GIVEN TEXT:
========
Question

An electric bulb is designed to draw power $P_0$ at voltage $V_0$. If the voltage is V, it draws a power P, then-

• A. $P=\left(\frac{V}{V_0}\right)P_0$
• B. $P=\left(\frac{V_0}{V}\right)P_0$
• C. $P={\left(\frac{V_0}{V}\right)}^2{P}_0$
• D. $P={\left(\frac{V}{V_0}\right)}^2{P}_0$

Answer 1

The correct option is D $P={\left(\frac{V}{V_0}\right)}^2{P}_0$

Power in resistor is given by

$P=\frac{V^2}{R}$ so $R=\frac{V^2}{P}$

Now since the bulb is operating initially at Power $P_0$ and Voltage $V_0$. So

$P_0=\frac{{V_0}^2}{R}$

Resistance of bulb is $R=\frac{V_0^2}{P_0}$------$\left(1\right)$

now the bulb is attached to voltage $V$ and it consumes power $P$ now. So Using value of $R$ from equation $\left(1\right)$

$P=\frac{V^2}{R}=\frac{V^2{P}_0}{V_0^2}={\left(\frac{V}{V_0}\right)}^2{P}_0$
========
Entries on spatial positioning:
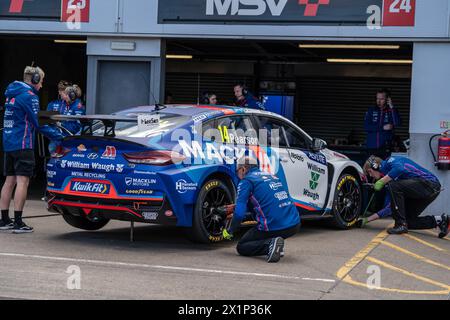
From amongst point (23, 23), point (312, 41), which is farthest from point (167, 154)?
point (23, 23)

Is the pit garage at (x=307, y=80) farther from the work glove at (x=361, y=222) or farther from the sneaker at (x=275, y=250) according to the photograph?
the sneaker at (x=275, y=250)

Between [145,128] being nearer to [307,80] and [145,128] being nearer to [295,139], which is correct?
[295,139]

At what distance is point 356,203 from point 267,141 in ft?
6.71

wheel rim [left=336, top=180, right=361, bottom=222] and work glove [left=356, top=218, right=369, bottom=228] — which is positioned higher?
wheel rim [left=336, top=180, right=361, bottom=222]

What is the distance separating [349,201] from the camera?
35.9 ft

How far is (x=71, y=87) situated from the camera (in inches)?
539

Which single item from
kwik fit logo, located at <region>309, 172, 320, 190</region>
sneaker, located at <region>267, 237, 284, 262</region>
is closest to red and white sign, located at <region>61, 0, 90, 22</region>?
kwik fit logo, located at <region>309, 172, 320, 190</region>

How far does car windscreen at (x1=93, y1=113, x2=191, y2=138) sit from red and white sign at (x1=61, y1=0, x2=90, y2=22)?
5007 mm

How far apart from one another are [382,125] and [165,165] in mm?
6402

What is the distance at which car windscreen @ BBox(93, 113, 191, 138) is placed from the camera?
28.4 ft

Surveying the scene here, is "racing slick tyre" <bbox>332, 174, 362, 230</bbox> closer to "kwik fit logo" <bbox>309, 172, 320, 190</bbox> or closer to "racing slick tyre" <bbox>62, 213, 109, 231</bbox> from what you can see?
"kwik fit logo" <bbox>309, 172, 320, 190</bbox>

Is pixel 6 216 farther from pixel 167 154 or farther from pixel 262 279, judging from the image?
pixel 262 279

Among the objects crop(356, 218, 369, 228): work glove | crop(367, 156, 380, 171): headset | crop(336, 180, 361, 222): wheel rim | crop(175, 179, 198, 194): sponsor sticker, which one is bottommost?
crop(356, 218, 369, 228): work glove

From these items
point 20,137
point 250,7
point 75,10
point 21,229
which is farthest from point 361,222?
========
STATED EXERCISE: From the bulb power question, please list every answer choice with its letter and formula.

EXERCISE OUTPUT:
A. $P=\left(\frac{V}{V_0}\right)P_0$
B. $P=\left(\frac{V_0}{V}\right)P_0$
C. $P={\left(\frac{V_0}{V}\right)}^2{P}_0$
D. $P={\left(\frac{V}{V_0}\right)}^2{P}_0$